The government on Wednesday will table the much-awaited federal budget for the next next fiscal year 2024-25 as it seeks to secure the new International Monetary Fund (IMF) bailout package.
The budget will be presented in the National Assembly by Finance Minister Muhammad Aurangzeb at 4pm.
The budget comes a day after the government said economic growth of 2.4% expected in the current year would miss a target of 3.5%, although revenues were up 30% over last year, and the fiscal and current account deficits were under control.
With the government all set to unveil budget 2024-25 today, here’s a one-stop guide for all financial terms to help you understand the contours of the finance bill.
Gross domestic product or GDP is the total monetary or market value of all the finished goods and services produced within a country’s borders in a specific time period.

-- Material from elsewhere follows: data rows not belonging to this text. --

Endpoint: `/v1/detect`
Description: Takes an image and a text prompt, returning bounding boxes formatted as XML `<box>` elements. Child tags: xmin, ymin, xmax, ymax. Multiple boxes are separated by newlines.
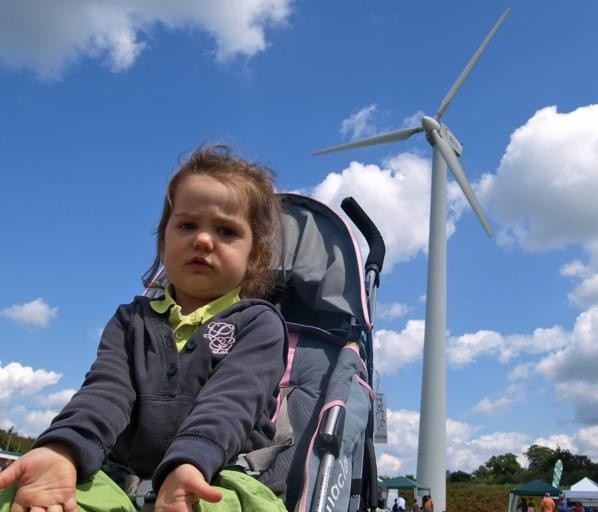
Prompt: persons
<box><xmin>527</xmin><ymin>497</ymin><xmax>535</xmax><ymax>512</ymax></box>
<box><xmin>392</xmin><ymin>498</ymin><xmax>399</xmax><ymax>512</ymax></box>
<box><xmin>395</xmin><ymin>494</ymin><xmax>406</xmax><ymax>511</ymax></box>
<box><xmin>558</xmin><ymin>495</ymin><xmax>568</xmax><ymax>511</ymax></box>
<box><xmin>411</xmin><ymin>498</ymin><xmax>420</xmax><ymax>512</ymax></box>
<box><xmin>0</xmin><ymin>141</ymin><xmax>291</xmax><ymax>512</ymax></box>
<box><xmin>423</xmin><ymin>495</ymin><xmax>433</xmax><ymax>512</ymax></box>
<box><xmin>516</xmin><ymin>498</ymin><xmax>528</xmax><ymax>511</ymax></box>
<box><xmin>573</xmin><ymin>502</ymin><xmax>585</xmax><ymax>512</ymax></box>
<box><xmin>541</xmin><ymin>491</ymin><xmax>556</xmax><ymax>512</ymax></box>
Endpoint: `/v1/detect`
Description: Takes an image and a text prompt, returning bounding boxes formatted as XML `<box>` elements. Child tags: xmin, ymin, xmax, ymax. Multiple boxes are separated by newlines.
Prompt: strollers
<box><xmin>144</xmin><ymin>194</ymin><xmax>386</xmax><ymax>512</ymax></box>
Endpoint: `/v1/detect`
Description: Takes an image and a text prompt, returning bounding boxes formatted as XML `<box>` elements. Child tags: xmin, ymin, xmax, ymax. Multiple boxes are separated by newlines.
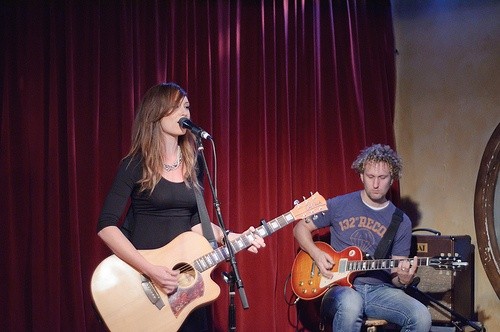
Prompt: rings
<box><xmin>401</xmin><ymin>267</ymin><xmax>406</xmax><ymax>271</ymax></box>
<box><xmin>404</xmin><ymin>268</ymin><xmax>408</xmax><ymax>272</ymax></box>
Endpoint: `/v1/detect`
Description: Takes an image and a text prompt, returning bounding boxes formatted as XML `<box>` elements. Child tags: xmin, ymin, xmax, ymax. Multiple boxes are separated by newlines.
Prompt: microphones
<box><xmin>179</xmin><ymin>117</ymin><xmax>212</xmax><ymax>141</ymax></box>
<box><xmin>407</xmin><ymin>276</ymin><xmax>420</xmax><ymax>290</ymax></box>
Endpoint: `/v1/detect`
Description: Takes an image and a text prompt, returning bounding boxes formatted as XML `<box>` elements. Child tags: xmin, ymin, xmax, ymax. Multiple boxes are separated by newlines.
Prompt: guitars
<box><xmin>291</xmin><ymin>241</ymin><xmax>463</xmax><ymax>301</ymax></box>
<box><xmin>90</xmin><ymin>191</ymin><xmax>328</xmax><ymax>332</ymax></box>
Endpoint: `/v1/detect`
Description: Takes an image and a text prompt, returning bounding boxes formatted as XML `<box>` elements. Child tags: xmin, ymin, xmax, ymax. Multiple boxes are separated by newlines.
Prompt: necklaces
<box><xmin>163</xmin><ymin>145</ymin><xmax>182</xmax><ymax>171</ymax></box>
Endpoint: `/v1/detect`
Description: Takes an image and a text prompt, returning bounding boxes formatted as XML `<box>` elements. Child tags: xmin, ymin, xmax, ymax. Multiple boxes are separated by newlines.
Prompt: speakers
<box><xmin>403</xmin><ymin>234</ymin><xmax>472</xmax><ymax>326</ymax></box>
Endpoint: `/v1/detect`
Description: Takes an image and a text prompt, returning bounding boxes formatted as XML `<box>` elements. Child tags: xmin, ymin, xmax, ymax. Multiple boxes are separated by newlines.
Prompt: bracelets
<box><xmin>221</xmin><ymin>229</ymin><xmax>230</xmax><ymax>246</ymax></box>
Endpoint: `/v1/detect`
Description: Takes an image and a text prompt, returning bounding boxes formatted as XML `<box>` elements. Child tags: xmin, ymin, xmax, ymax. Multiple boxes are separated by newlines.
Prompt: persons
<box><xmin>95</xmin><ymin>83</ymin><xmax>266</xmax><ymax>332</ymax></box>
<box><xmin>293</xmin><ymin>143</ymin><xmax>432</xmax><ymax>332</ymax></box>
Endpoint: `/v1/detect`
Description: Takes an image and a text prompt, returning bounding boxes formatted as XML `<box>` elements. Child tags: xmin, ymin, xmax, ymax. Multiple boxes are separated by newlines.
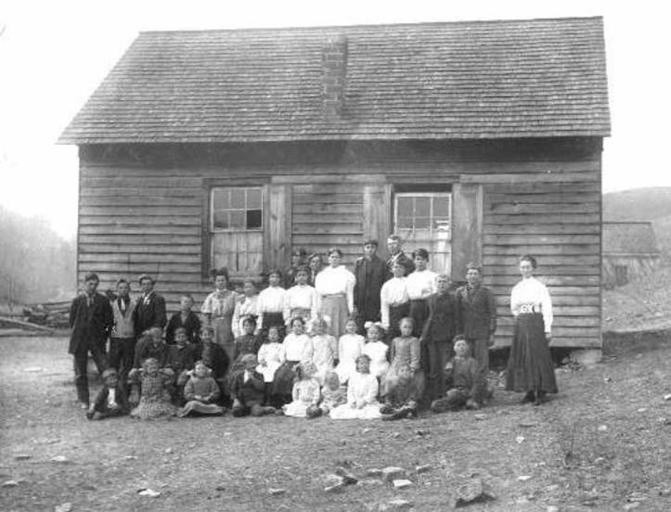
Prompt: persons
<box><xmin>86</xmin><ymin>232</ymin><xmax>502</xmax><ymax>419</ymax></box>
<box><xmin>507</xmin><ymin>255</ymin><xmax>556</xmax><ymax>405</ymax></box>
<box><xmin>66</xmin><ymin>273</ymin><xmax>113</xmax><ymax>409</ymax></box>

The Public Sector Development Programme (PSDP) is an important public intervention to spur private investment by way of developing human capital and improving the infrastructure. The PSDP is aligned with the overall long-term development objectives of the government.
The revenue budget gives the details of the sources from where the government's revenue is coming. Revenue receipts can be further classified into tax revenue and non-tax revenue.
Government spending or expenditure includes all government consumption, investment, and transfer payment. It can be further classified into capital expenditure and revenue expenditure.
It is a shortfall in a government's income compared with its spending. A government that has a fiscal deficit is spending beyond its means.
Financing is the process of providing funds for business activities, making purchases, or investing.
A budget deficit occurs when expenses exceed revenue, and it can indicate the financial health of a country.
The debt-to-GDP ratio is the metric comparing a country's public debt to its GDP.
A subsidy is a benefit given to the people by the government. It can be direct (such as cash payments) or indirect (such as tax breaks).
Debt service is the cash that is required to cover the repayment of interest and principal on a debt for a particular period
A tax-to-GDP ratio is a figure to gauge a nation's tax revenue relative to the size of its economy as measured by the GDP.